Twitter to Sell Past Two Years of Tweets to Marketing Firms

British newspaper Mail Online is reporting that Twitter has forged an alliance with a company called Datasift to help sell Twitter messages to marking companies looking to profile potential customers. The Telegraph has confirmed the agreement and says that sales of tweets up to two years old are expected to begin immediately. News site RT Question More, says the sale is an abuse of trust and Twitter users should boycott the service starting immediately.

Mail Online notes that most Twitter users believe that their tweets only exist for a week because after that amount of time, they can no longer access them. This is not the case of course, as Twitter has archived every tweet ever made by every single one of its customers. Those tweets are now up for sale to the highest bidder.

The question here isn’t whether Twitter has the right to sell Tweets (it does) or even whether it is ethical for it to do so. The real issue here is, according to Ubergizmodo, whether Twitter falsely represented to its customers the amount of time that their Tweets would “live” on the Twitter servers.

Mail Online says that the tweets, which number somewhere around 250 million a day sent by people the world over are a valuable commodity, and Twitter, which doesn’t charge users to access its service quite clearly has to do something to stay afloat. Attempts to integrate advertising have simply not worked as well as the company had planned. Selling tweets however could prove very lucrative.

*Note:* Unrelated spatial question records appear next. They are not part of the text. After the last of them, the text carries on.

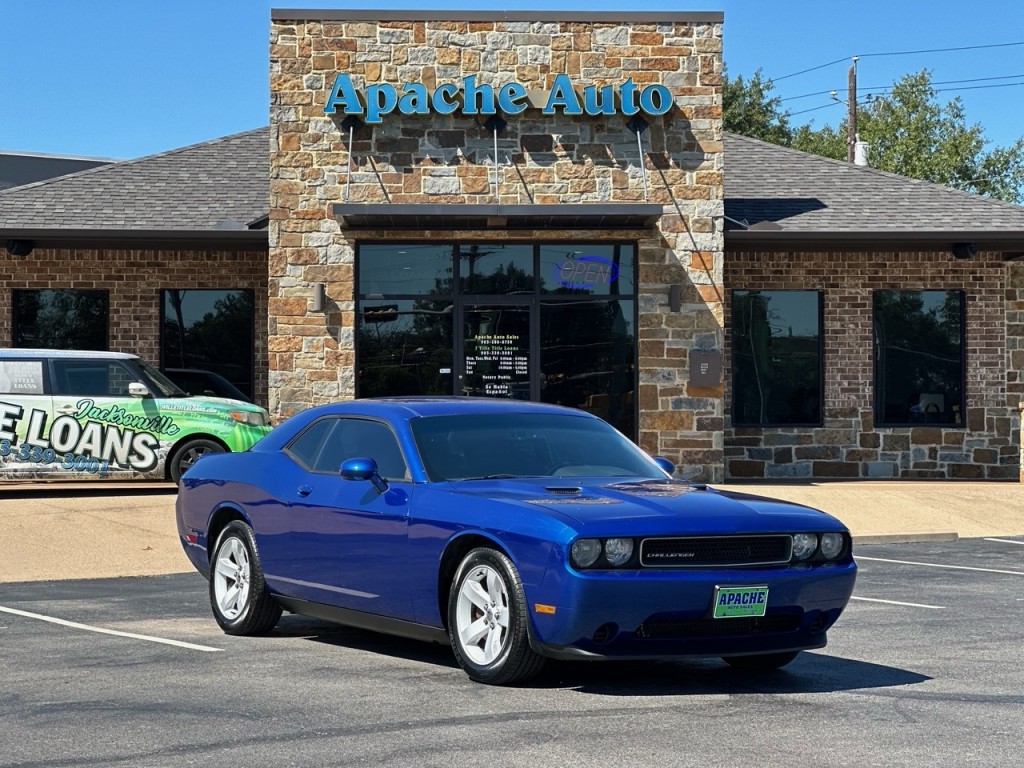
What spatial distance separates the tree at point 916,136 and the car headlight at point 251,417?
37470mm

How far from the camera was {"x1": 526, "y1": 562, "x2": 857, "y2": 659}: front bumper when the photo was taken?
696 cm

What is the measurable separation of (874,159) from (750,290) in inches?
1352

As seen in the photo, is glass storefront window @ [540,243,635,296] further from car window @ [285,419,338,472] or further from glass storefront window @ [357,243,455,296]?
car window @ [285,419,338,472]

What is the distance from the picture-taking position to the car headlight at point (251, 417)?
1856 centimetres

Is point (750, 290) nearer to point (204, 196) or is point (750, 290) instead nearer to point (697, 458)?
point (697, 458)

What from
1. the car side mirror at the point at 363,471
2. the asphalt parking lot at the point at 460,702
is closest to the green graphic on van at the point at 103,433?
the asphalt parking lot at the point at 460,702

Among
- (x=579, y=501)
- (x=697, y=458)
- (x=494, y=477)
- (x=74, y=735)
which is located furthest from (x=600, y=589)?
(x=697, y=458)

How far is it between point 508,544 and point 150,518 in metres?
9.51

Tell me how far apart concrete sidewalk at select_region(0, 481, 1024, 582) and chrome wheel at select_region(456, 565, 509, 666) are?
6104 mm

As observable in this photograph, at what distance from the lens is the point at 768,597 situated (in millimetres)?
7332

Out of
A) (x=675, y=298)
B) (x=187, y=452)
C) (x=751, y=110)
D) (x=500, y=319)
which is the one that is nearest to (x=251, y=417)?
(x=187, y=452)

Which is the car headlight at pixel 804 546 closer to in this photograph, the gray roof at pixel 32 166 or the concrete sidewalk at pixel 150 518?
the concrete sidewalk at pixel 150 518

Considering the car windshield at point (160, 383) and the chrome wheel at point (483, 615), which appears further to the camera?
the car windshield at point (160, 383)

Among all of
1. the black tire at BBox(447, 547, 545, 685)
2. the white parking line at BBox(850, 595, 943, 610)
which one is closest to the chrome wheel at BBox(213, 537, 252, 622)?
the black tire at BBox(447, 547, 545, 685)
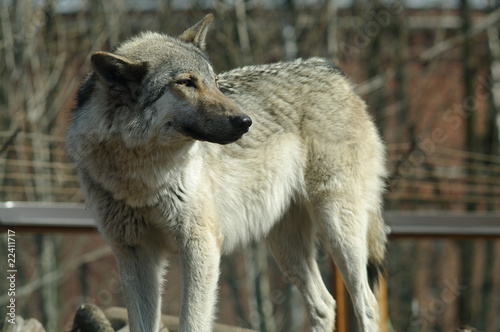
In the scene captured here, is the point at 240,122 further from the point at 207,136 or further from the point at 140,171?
the point at 140,171

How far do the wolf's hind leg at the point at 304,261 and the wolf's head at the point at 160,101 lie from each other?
1526 mm

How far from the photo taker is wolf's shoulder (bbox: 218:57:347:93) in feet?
14.6

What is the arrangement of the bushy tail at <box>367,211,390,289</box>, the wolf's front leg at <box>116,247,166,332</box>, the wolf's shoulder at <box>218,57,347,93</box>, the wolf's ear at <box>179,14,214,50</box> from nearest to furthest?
the wolf's front leg at <box>116,247,166,332</box>
the wolf's ear at <box>179,14,214,50</box>
the wolf's shoulder at <box>218,57,347,93</box>
the bushy tail at <box>367,211,390,289</box>

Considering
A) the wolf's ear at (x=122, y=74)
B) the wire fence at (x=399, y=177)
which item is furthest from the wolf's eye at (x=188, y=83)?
the wire fence at (x=399, y=177)

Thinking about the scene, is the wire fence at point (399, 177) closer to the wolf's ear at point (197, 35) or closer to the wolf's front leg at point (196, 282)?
the wolf's ear at point (197, 35)

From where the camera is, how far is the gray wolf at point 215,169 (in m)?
3.44

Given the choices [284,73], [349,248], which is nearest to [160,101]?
[284,73]

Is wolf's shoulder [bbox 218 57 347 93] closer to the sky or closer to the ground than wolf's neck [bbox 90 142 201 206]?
closer to the sky

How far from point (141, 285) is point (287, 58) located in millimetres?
7839

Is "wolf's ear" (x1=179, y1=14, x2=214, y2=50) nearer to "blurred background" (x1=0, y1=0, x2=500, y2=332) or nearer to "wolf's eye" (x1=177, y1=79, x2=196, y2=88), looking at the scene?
"wolf's eye" (x1=177, y1=79, x2=196, y2=88)

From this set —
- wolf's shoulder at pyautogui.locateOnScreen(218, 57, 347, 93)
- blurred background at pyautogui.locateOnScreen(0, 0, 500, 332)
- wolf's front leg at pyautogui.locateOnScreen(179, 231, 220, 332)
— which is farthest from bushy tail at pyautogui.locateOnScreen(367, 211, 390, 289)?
blurred background at pyautogui.locateOnScreen(0, 0, 500, 332)

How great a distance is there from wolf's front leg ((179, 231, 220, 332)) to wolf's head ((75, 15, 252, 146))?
61cm

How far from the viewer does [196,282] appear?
→ 357cm

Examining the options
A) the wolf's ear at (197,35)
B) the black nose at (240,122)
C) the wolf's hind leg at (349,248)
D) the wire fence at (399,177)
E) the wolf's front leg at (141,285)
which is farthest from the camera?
the wire fence at (399,177)
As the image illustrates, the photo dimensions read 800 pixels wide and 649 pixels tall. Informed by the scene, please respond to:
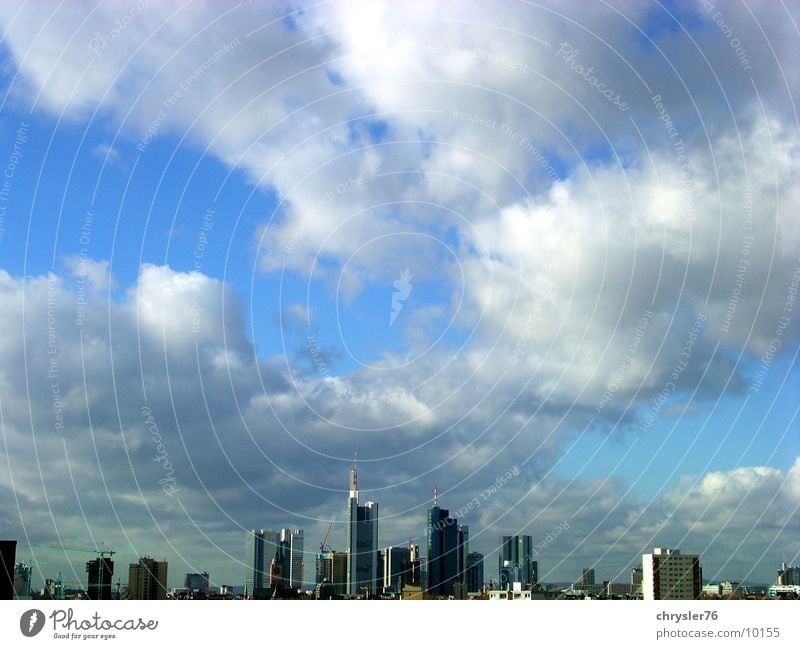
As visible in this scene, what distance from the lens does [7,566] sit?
1754 inches

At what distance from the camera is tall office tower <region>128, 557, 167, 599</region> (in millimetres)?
60938

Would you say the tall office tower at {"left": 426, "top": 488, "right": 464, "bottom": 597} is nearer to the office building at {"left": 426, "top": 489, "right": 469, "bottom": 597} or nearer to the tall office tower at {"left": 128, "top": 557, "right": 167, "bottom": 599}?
the office building at {"left": 426, "top": 489, "right": 469, "bottom": 597}

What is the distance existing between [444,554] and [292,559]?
41.0 feet

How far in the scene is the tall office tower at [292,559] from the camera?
242ft

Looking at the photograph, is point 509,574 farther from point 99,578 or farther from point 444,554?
point 99,578

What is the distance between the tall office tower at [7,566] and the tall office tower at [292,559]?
29.4 meters

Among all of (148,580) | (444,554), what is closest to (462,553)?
(444,554)
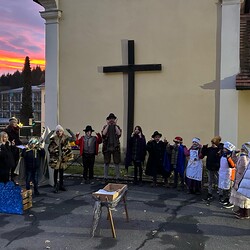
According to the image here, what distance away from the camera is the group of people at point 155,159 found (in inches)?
295

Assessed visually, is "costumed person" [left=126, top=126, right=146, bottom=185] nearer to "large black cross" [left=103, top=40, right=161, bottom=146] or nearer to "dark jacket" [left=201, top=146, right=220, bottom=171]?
"dark jacket" [left=201, top=146, right=220, bottom=171]

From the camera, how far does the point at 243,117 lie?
36.1 ft

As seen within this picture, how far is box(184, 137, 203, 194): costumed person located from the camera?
8539 millimetres

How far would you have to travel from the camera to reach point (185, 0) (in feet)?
37.4

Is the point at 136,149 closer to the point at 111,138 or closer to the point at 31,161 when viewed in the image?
the point at 111,138

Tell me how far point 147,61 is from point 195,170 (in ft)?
16.0

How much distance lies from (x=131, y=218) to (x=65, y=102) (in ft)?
23.8

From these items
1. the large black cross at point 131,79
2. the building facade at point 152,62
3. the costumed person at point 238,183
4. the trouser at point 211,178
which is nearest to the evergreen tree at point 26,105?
the building facade at point 152,62

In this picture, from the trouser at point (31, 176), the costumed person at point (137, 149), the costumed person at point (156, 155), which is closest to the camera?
the trouser at point (31, 176)

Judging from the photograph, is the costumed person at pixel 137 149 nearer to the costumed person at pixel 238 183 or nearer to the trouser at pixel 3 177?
the costumed person at pixel 238 183

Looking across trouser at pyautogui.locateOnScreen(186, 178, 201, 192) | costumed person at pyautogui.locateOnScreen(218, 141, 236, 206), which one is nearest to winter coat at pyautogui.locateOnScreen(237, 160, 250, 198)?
costumed person at pyautogui.locateOnScreen(218, 141, 236, 206)

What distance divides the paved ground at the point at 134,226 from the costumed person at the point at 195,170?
0.39m

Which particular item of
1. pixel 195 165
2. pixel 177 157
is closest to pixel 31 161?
pixel 177 157

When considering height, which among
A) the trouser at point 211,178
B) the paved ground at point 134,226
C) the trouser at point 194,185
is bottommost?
the paved ground at point 134,226
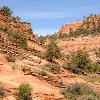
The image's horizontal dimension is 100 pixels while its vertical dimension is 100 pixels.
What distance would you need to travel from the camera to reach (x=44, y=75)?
83.7 feet

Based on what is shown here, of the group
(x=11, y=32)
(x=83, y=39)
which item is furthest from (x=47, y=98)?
(x=83, y=39)

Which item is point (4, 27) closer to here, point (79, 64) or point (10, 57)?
point (79, 64)

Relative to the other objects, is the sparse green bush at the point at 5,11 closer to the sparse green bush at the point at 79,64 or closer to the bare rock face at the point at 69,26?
the sparse green bush at the point at 79,64

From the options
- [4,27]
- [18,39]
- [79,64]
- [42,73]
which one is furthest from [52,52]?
[42,73]

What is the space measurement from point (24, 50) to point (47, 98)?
40.4 feet

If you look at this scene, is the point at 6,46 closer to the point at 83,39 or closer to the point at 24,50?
the point at 24,50

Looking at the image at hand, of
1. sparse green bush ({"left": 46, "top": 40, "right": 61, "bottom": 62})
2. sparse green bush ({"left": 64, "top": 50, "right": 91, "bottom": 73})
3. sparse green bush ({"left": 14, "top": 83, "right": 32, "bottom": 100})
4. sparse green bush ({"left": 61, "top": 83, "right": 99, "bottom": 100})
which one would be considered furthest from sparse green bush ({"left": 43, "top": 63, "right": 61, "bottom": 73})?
sparse green bush ({"left": 14, "top": 83, "right": 32, "bottom": 100})

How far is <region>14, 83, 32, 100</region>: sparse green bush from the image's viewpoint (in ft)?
66.2

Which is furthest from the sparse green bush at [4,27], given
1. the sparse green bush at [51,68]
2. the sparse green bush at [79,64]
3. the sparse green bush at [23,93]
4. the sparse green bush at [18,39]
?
the sparse green bush at [23,93]

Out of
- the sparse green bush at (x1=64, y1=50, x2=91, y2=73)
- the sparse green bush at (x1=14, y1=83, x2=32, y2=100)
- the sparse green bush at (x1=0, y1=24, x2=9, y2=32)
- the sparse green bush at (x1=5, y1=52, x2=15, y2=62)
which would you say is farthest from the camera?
the sparse green bush at (x1=0, y1=24, x2=9, y2=32)

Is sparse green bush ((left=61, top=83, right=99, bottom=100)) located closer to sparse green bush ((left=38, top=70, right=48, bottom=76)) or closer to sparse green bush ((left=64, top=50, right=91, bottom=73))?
sparse green bush ((left=38, top=70, right=48, bottom=76))

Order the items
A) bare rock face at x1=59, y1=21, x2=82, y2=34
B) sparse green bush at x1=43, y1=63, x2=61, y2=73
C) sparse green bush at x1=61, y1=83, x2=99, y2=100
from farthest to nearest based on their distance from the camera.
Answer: bare rock face at x1=59, y1=21, x2=82, y2=34 → sparse green bush at x1=43, y1=63, x2=61, y2=73 → sparse green bush at x1=61, y1=83, x2=99, y2=100

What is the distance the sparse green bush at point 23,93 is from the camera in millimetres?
20172

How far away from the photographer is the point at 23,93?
2014cm
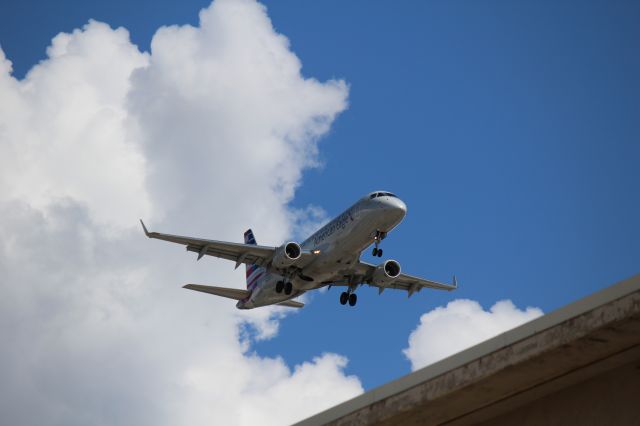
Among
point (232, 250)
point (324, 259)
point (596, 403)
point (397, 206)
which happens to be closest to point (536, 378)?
point (596, 403)

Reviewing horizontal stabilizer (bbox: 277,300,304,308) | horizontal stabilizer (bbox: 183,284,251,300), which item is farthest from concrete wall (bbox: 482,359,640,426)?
horizontal stabilizer (bbox: 277,300,304,308)

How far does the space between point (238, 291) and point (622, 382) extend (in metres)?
41.8

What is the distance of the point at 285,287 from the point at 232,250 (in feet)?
10.6

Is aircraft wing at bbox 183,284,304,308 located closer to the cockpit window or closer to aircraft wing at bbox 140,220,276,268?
aircraft wing at bbox 140,220,276,268

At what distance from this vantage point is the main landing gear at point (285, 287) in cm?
4333

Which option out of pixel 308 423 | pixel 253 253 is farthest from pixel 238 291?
pixel 308 423

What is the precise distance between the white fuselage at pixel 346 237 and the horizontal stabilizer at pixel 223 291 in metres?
3.72

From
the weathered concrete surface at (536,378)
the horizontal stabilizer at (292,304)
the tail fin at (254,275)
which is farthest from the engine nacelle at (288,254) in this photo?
the weathered concrete surface at (536,378)

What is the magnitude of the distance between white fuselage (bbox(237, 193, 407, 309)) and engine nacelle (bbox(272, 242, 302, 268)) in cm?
93

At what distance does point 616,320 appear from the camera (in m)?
6.92

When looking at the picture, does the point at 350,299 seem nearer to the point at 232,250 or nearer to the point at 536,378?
the point at 232,250

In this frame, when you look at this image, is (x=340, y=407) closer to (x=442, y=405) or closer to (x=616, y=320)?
(x=442, y=405)

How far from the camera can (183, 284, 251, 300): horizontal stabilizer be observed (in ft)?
148

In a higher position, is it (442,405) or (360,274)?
(360,274)
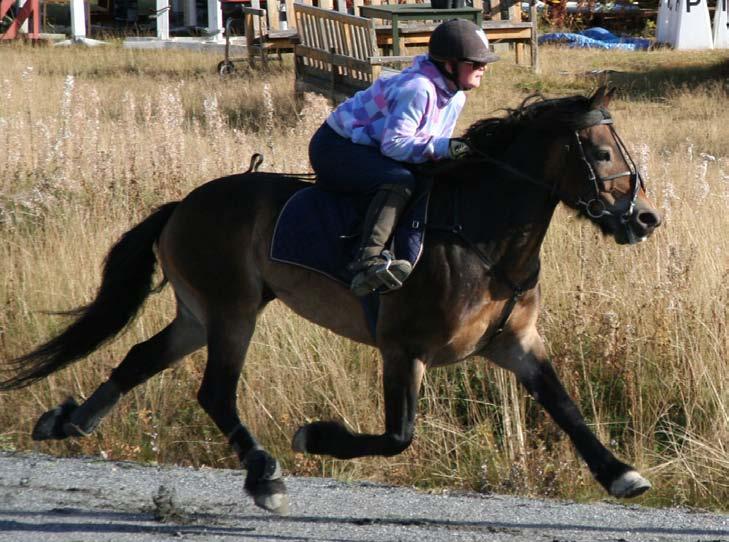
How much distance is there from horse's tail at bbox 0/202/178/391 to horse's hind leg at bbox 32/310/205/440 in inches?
13.9

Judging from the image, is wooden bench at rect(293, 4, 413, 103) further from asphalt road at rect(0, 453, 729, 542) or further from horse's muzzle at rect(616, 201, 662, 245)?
horse's muzzle at rect(616, 201, 662, 245)

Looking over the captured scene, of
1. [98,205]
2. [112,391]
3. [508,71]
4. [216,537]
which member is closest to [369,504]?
[216,537]

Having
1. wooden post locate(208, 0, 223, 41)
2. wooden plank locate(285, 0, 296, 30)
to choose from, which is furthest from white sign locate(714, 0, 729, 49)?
wooden post locate(208, 0, 223, 41)

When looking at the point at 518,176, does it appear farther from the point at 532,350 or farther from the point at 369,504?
the point at 369,504

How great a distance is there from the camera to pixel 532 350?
202 inches

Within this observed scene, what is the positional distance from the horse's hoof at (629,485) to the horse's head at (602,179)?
95 centimetres

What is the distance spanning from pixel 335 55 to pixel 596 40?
32.7 feet

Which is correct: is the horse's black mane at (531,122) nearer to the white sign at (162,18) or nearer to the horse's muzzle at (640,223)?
the horse's muzzle at (640,223)

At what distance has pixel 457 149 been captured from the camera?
4.95 metres

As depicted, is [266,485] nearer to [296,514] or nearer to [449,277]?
[296,514]

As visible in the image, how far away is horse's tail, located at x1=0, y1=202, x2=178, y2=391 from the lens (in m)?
6.21

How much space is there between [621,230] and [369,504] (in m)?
1.70

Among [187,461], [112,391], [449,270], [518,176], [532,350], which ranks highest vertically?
[518,176]

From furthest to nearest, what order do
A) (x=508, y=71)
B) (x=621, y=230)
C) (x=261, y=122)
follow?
(x=508, y=71) < (x=261, y=122) < (x=621, y=230)
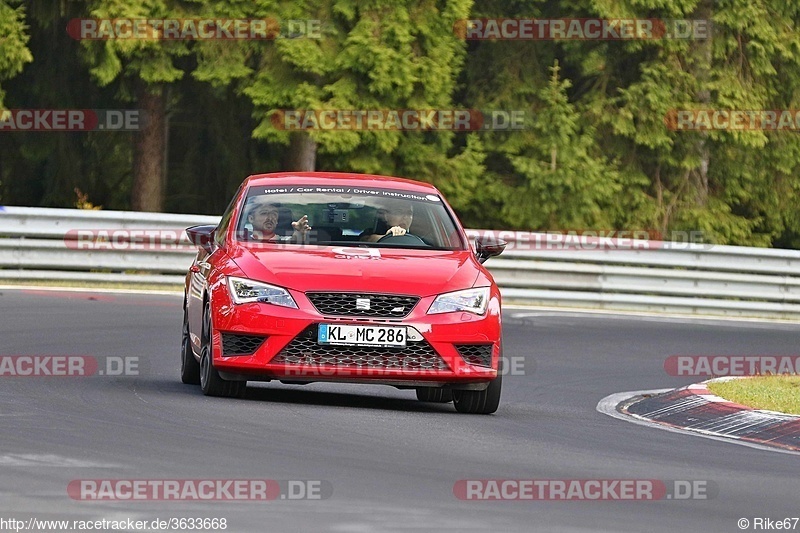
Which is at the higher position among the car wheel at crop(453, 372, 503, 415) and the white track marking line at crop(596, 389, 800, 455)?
the car wheel at crop(453, 372, 503, 415)

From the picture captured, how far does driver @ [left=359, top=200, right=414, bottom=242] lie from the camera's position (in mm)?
12328

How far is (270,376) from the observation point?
36.6 feet

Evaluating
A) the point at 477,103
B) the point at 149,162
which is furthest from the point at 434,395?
the point at 477,103

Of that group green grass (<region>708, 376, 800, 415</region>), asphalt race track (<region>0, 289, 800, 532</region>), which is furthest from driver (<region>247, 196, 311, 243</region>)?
green grass (<region>708, 376, 800, 415</region>)

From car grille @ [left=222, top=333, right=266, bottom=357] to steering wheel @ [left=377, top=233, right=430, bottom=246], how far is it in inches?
59.3

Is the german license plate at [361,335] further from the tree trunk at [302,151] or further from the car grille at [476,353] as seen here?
the tree trunk at [302,151]

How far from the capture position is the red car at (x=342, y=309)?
11.0 meters

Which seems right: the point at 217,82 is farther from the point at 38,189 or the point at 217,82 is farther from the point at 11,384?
the point at 11,384

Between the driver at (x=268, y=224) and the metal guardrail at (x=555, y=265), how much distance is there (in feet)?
30.4

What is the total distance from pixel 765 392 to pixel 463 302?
3.02m

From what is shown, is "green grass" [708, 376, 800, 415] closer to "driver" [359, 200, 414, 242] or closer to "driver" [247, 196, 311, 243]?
"driver" [359, 200, 414, 242]

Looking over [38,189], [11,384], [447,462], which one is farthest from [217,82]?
[447,462]

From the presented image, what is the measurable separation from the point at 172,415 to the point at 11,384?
2230 millimetres

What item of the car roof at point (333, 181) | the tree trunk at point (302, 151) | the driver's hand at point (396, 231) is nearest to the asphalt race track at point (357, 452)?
the driver's hand at point (396, 231)
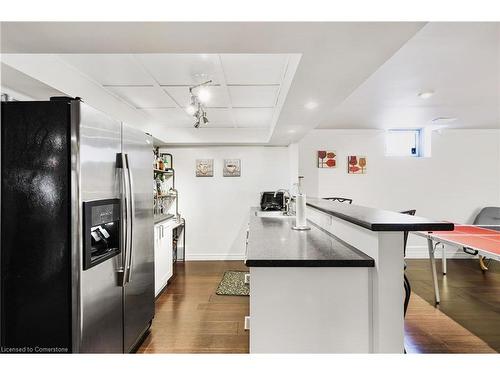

Ubergizmodo points out that users won’t have to worry about being targeted due to Tweets they have made any time soon however due to the sheer volume of Tweets that are out there. Prospective buyers are much more likely to use sophisticated software to hop-scotch their way through the data to pick up trends or to create averages to see how “hot” topics were during certain time periods. Other companies may buy a copy of the data simply sift through it all to see how often their name is mentioned.

Others aren’t so charitable, as Mail Online points out that some sites have described the move as subversive, creepy and even just plain a wrong. They are also reporting that Datasift will be charging customers about $15,000 month for access to the data and that the company says it has over a thousand clients signed up already. They also are reporting that deleted accounts will not be included in the sale.